Song by Lisa Brokop

from the album Beautiful Tragedy
- Released: August 19, 2008
- Genre: Country
- Length: 5:32
- Label: Ellbea Music
- Songwriters: Victoria Banks; Tania Hancheroff; Tia Sillers;

= I Can't (Lisa Brokop song) =

2024 song by Reba McEntire

"I Can't" is a song first recorded by Canadian country music singer Lisa Brokop for her 2008 album Beautiful Tragedy. It was written by Victoria Banks, Tania Hancheroff, and Tia Sillers. Banks performed her own version and included it on her album When You Can Fly, released on April 14, 2009. It was covered in 2024 by Reba McEntire.

==Reba McEntire version==

American country music singer Reba McEntire covered "I Can't" and released it on May 8, 2024, as the lead single from her forthcoming thirty-third studio album. It was produced by Dave Cobb.

===Background===
McEntire first teased the release of "I Can't" during her appearance on The Jennifer Hudson Show on May 2, 2024, and announced that her first studio album in five years is coming "soon". She debuted the song with a live performance on May 7, 2024, on The Voice, where she served as a judge on the 25th season. She performed the song live again when she hosted the Academy of Country Music Awards for a record-breaking 17th time on May 16, 2024.

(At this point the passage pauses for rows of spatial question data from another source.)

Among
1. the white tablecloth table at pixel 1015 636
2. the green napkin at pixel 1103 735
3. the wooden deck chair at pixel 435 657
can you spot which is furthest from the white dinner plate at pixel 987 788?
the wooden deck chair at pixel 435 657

"I Can't" is described as "a driving, dramatic, soulful number that plays as part breakup song and part ode to survival" and has drawn comparisons to her song "I'm a Survivor".

===Music video===
The music video for "I Can't" premiered on July 26, 2024. Directed by Dano Cerny, the video takes place in a desert with backing dancers performing a choreographed routine as McEntire delivers the song through various weather elements.